• _Exercise details_:
Please update all of the rows below so that every "photographer's position" reads "camera's position", with nothing else changed, and leave the pictures out of your answer.

• _Provided records_:
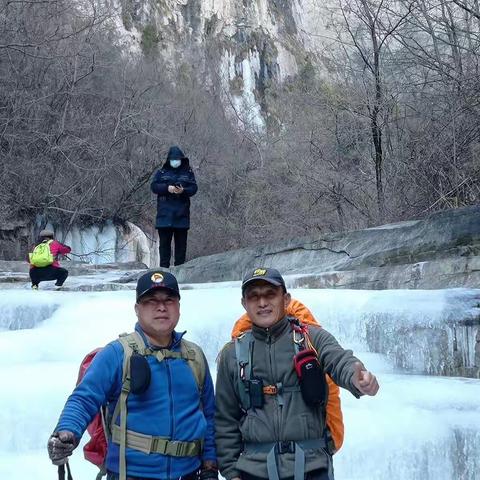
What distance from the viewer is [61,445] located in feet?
8.21

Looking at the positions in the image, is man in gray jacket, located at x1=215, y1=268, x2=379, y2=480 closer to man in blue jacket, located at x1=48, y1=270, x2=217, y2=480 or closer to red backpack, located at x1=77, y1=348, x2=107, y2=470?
man in blue jacket, located at x1=48, y1=270, x2=217, y2=480

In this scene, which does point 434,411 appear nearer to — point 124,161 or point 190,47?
point 124,161

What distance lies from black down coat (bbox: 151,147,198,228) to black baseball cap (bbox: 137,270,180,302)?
606cm

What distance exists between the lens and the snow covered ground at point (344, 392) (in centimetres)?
480

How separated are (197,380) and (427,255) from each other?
5541mm

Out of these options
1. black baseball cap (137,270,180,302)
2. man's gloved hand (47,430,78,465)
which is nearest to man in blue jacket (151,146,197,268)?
black baseball cap (137,270,180,302)

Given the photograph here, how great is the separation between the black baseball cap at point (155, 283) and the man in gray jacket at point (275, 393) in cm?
28

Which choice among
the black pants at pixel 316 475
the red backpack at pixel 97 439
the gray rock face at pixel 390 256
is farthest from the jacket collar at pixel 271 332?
the gray rock face at pixel 390 256

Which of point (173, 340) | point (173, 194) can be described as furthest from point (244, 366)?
point (173, 194)

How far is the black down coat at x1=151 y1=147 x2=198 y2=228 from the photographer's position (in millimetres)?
8984

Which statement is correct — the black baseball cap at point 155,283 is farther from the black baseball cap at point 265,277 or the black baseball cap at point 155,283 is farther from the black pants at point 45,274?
the black pants at point 45,274

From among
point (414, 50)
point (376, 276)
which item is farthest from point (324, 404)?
point (414, 50)

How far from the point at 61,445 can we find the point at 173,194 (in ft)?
21.8

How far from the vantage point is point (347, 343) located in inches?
Result: 260
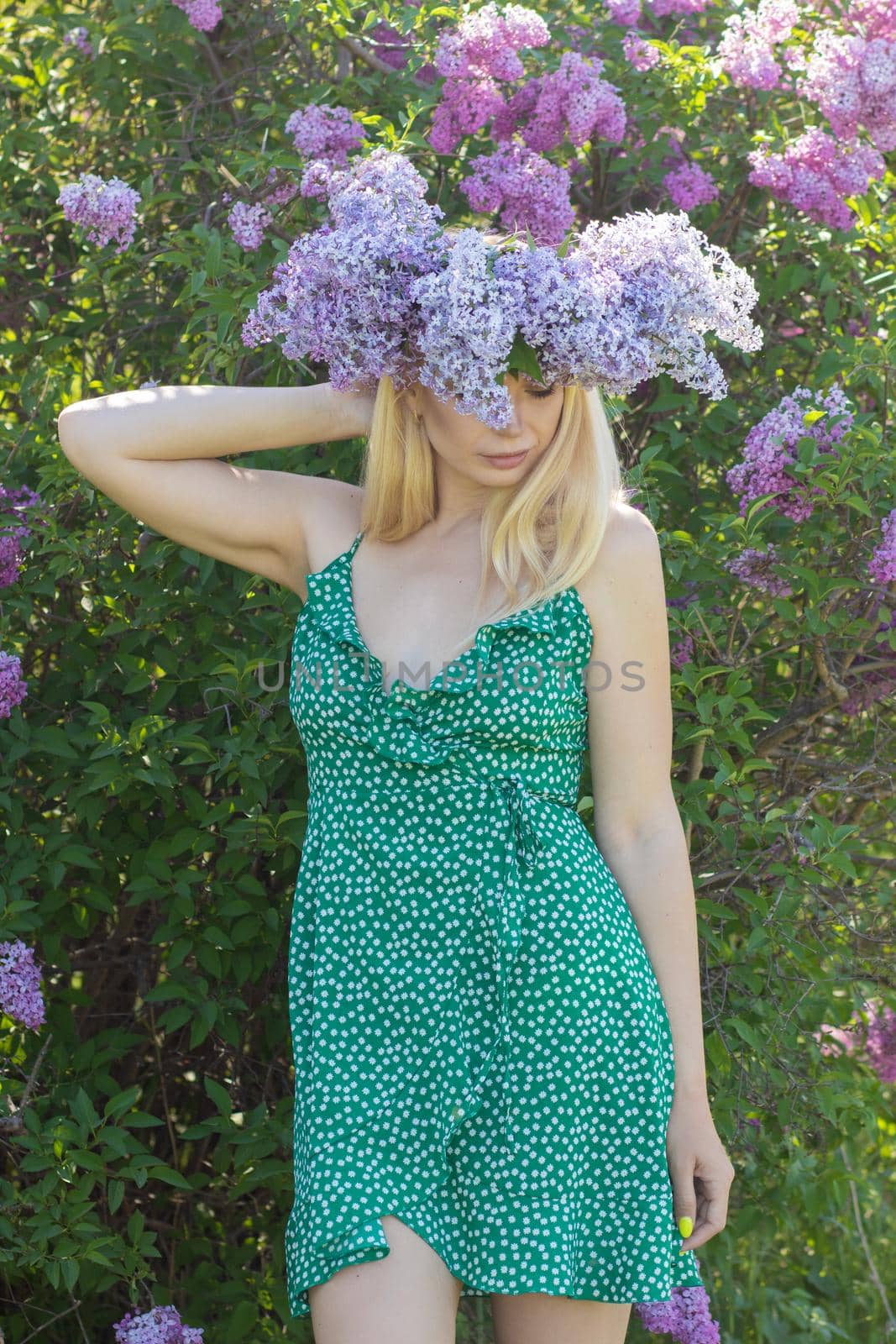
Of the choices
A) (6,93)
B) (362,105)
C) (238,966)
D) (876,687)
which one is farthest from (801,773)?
(6,93)

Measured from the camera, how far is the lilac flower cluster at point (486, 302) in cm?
195

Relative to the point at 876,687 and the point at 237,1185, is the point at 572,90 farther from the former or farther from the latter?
the point at 237,1185

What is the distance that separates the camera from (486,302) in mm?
1933

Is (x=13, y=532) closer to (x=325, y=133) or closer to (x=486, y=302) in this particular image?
(x=325, y=133)

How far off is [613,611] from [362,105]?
1.66 metres

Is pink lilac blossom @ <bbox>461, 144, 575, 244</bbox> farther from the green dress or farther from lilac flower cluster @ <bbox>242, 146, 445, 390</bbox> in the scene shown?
the green dress

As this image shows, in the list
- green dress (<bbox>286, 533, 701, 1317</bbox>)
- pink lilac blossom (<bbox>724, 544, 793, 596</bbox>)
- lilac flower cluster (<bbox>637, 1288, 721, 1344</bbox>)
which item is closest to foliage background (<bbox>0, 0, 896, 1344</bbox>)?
pink lilac blossom (<bbox>724, 544, 793, 596</bbox>)

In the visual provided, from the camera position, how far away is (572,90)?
3070mm

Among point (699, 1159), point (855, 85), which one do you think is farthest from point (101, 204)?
point (699, 1159)

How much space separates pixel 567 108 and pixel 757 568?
39.5 inches

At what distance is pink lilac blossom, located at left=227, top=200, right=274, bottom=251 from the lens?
2840mm

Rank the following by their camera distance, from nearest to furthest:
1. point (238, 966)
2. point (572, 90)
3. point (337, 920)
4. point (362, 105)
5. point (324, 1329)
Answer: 1. point (324, 1329)
2. point (337, 920)
3. point (238, 966)
4. point (572, 90)
5. point (362, 105)

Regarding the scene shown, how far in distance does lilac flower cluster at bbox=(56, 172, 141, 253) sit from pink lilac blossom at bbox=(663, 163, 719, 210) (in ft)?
3.49

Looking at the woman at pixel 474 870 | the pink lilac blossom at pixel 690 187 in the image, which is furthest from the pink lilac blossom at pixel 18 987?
the pink lilac blossom at pixel 690 187
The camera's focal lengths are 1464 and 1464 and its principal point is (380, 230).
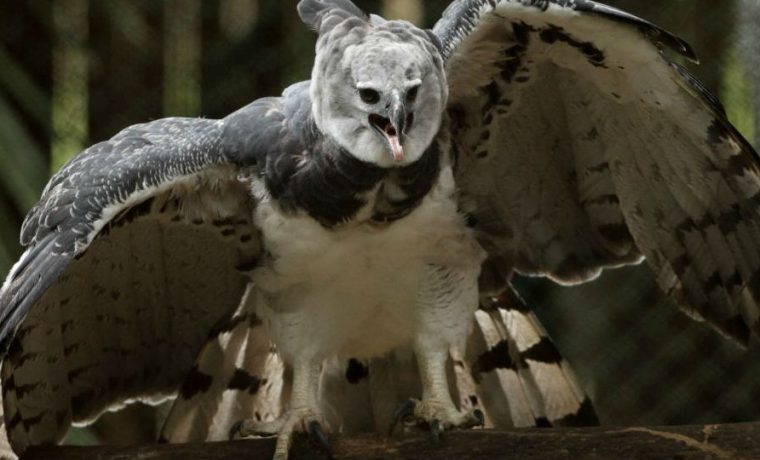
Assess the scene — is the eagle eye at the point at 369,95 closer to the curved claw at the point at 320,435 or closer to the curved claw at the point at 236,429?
the curved claw at the point at 320,435

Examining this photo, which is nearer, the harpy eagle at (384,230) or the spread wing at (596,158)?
the harpy eagle at (384,230)

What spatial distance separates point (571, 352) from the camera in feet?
13.8

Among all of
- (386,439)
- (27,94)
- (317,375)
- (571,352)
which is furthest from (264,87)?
(386,439)

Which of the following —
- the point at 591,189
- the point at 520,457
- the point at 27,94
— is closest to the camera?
the point at 520,457

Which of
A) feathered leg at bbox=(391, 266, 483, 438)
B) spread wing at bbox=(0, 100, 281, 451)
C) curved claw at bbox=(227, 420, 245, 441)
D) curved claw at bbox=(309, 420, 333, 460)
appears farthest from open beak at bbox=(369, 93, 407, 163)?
curved claw at bbox=(227, 420, 245, 441)

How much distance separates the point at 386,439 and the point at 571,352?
1.53m

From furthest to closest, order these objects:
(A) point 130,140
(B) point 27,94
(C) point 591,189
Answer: (B) point 27,94, (C) point 591,189, (A) point 130,140

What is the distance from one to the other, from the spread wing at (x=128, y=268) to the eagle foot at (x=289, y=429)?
0.34 metres

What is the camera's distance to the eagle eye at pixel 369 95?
2676 millimetres

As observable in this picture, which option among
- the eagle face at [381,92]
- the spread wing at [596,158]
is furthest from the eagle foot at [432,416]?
the eagle face at [381,92]

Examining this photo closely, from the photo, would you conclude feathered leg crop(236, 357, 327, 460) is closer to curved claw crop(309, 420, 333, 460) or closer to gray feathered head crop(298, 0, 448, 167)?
curved claw crop(309, 420, 333, 460)

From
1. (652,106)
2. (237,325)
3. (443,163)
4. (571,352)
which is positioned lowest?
(571,352)

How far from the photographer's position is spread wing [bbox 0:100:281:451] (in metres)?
2.72

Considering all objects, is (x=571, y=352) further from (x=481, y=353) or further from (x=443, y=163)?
(x=443, y=163)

• _Result of the task_:
What distance from the viewer is [61,445] located in feet?
8.21

Looking at the positions in the image, is man in gray jacket, located at x1=215, y1=268, x2=379, y2=480 closer to man in blue jacket, located at x1=48, y1=270, x2=217, y2=480 or closer to red backpack, located at x1=77, y1=348, x2=107, y2=470?
man in blue jacket, located at x1=48, y1=270, x2=217, y2=480

In this scene, which does point 434,411 appear nearer to — point 124,161 or point 190,47?
point 124,161

What distance lies from black down coat (bbox: 151,147,198,228) to black baseball cap (bbox: 137,270,180,302)?
606cm

What distance exists between the lens and the snow covered ground at point (344, 392) (in centimetres)?
480

How separated are (197,380) and (427,255) from each other?
5541mm

Out of these options
1. black baseball cap (137,270,180,302)
2. man's gloved hand (47,430,78,465)
which is nearest to man in blue jacket (151,146,197,268)?
black baseball cap (137,270,180,302)

Given the photograph here, how great is the separation between the black baseball cap at point (155, 283) and the man in gray jacket at point (275, 393) in cm?
28

Which choice among
the black pants at pixel 316 475
the red backpack at pixel 97 439
the gray rock face at pixel 390 256
is farthest from the jacket collar at pixel 271 332?
the gray rock face at pixel 390 256

Which of point (173, 340) | point (173, 194) can be described as furthest from point (244, 366)?
point (173, 194)

How far is the black down coat at x1=151 y1=147 x2=198 y2=228 from the camera's position (in millimetres)?
8984

Which statement is correct — the black baseball cap at point 155,283 is farther from the black baseball cap at point 265,277 or the black baseball cap at point 155,283 is farther from the black pants at point 45,274?
the black pants at point 45,274

From among
point (414, 50)
point (376, 276)
which item is farthest from point (324, 404)?
point (414, 50)

How far from the point at 61,445 can we find the point at 173,194 (in ft)?
21.8

How far from the vantage point is point (347, 343) located in inches?
Result: 260
Of the choices
A) (6,93)
B) (362,105)
C) (238,966)
D) (876,687)
which one is farthest from (801,773)?
(6,93)

Measured from the camera, how far is the lilac flower cluster at point (486, 302) in cm?
195

Relative to the point at 876,687 and the point at 237,1185, is the point at 572,90 farther from the former or farther from the latter?
the point at 237,1185

What is the distance that separates the camera from (486,302) in mm?
1933

Is (x=13, y=532) closer to (x=325, y=133) or closer to (x=486, y=302) in this particular image?
(x=325, y=133)

How far off is [613,611] from [362,105]?
1.66 metres

Is pink lilac blossom @ <bbox>461, 144, 575, 244</bbox> farther from the green dress or farther from lilac flower cluster @ <bbox>242, 146, 445, 390</bbox> in the scene shown?
the green dress

As this image shows, in the list
- green dress (<bbox>286, 533, 701, 1317</bbox>)
- pink lilac blossom (<bbox>724, 544, 793, 596</bbox>)
- lilac flower cluster (<bbox>637, 1288, 721, 1344</bbox>)
which item is closest to foliage background (<bbox>0, 0, 896, 1344</bbox>)?
pink lilac blossom (<bbox>724, 544, 793, 596</bbox>)

In the visual provided, from the camera position, how far away is (572,90)?
3070mm

Among point (699, 1159), point (855, 85), which one do you think is farthest from point (101, 204)?
point (699, 1159)

How much space separates pixel 567 108 and pixel 757 568?
39.5 inches

At what distance is pink lilac blossom, located at left=227, top=200, right=274, bottom=251 from the lens?
2840mm

Rank the following by their camera distance, from nearest to furthest:
1. point (238, 966)
2. point (572, 90)
3. point (337, 920)
4. point (362, 105)
5. point (324, 1329)
Answer: 1. point (324, 1329)
2. point (337, 920)
3. point (238, 966)
4. point (572, 90)
5. point (362, 105)

Regarding the scene shown, how far in distance does lilac flower cluster at bbox=(56, 172, 141, 253) sit from pink lilac blossom at bbox=(663, 163, 719, 210) (in ft)?
3.49

Looking at the woman at pixel 474 870 | the pink lilac blossom at pixel 690 187 in the image, which is furthest from the pink lilac blossom at pixel 18 987?
the pink lilac blossom at pixel 690 187
The camera's focal lengths are 1464 and 1464 and its principal point is (380, 230).
Assess the scene — is the eagle eye at the point at 369,95 closer to the curved claw at the point at 320,435 or closer to the curved claw at the point at 236,429?
the curved claw at the point at 320,435

Examining this photo, which is nearer, the harpy eagle at (384,230) or the spread wing at (596,158)?
the harpy eagle at (384,230)

What spatial distance separates point (571, 352) from the camera in feet?
13.8

Among all of
- (386,439)
- (27,94)
- (317,375)
- (571,352)
which is furthest from (264,87)?
(386,439)

Which of the following —
- the point at 591,189
- the point at 520,457
- the point at 27,94
— is closest to the camera?
the point at 520,457

Which of
A) feathered leg at bbox=(391, 266, 483, 438)
B) spread wing at bbox=(0, 100, 281, 451)
C) curved claw at bbox=(227, 420, 245, 441)
D) curved claw at bbox=(309, 420, 333, 460)
appears farthest from open beak at bbox=(369, 93, 407, 163)?
curved claw at bbox=(227, 420, 245, 441)

How much distance separates the point at 386,439 and the point at 571,352?
1.53m

From furthest to closest, order these objects:
(A) point 130,140
(B) point 27,94
(C) point 591,189
Answer: (B) point 27,94, (C) point 591,189, (A) point 130,140

What is the distance from one to the other, from the spread wing at (x=128, y=268) to the eagle foot at (x=289, y=429)?
0.34 metres

What is the camera's distance to the eagle eye at pixel 369 95?
2676 millimetres

As observable in this picture, which option among
- the eagle face at [381,92]
- the spread wing at [596,158]
is furthest from the eagle foot at [432,416]?
the eagle face at [381,92]

Examining this photo closely, from the photo, would you conclude feathered leg crop(236, 357, 327, 460) is closer to curved claw crop(309, 420, 333, 460) or closer to gray feathered head crop(298, 0, 448, 167)?
curved claw crop(309, 420, 333, 460)

From
1. (652,106)
2. (237,325)
3. (443,163)
4. (571,352)
which is positioned lowest?
(571,352)

How far from the camera's position is spread wing [bbox 0:100:281:451] (in metres)?
2.72

Considering all objects, is (x=571, y=352) further from (x=481, y=353) or further from (x=443, y=163)?
(x=443, y=163)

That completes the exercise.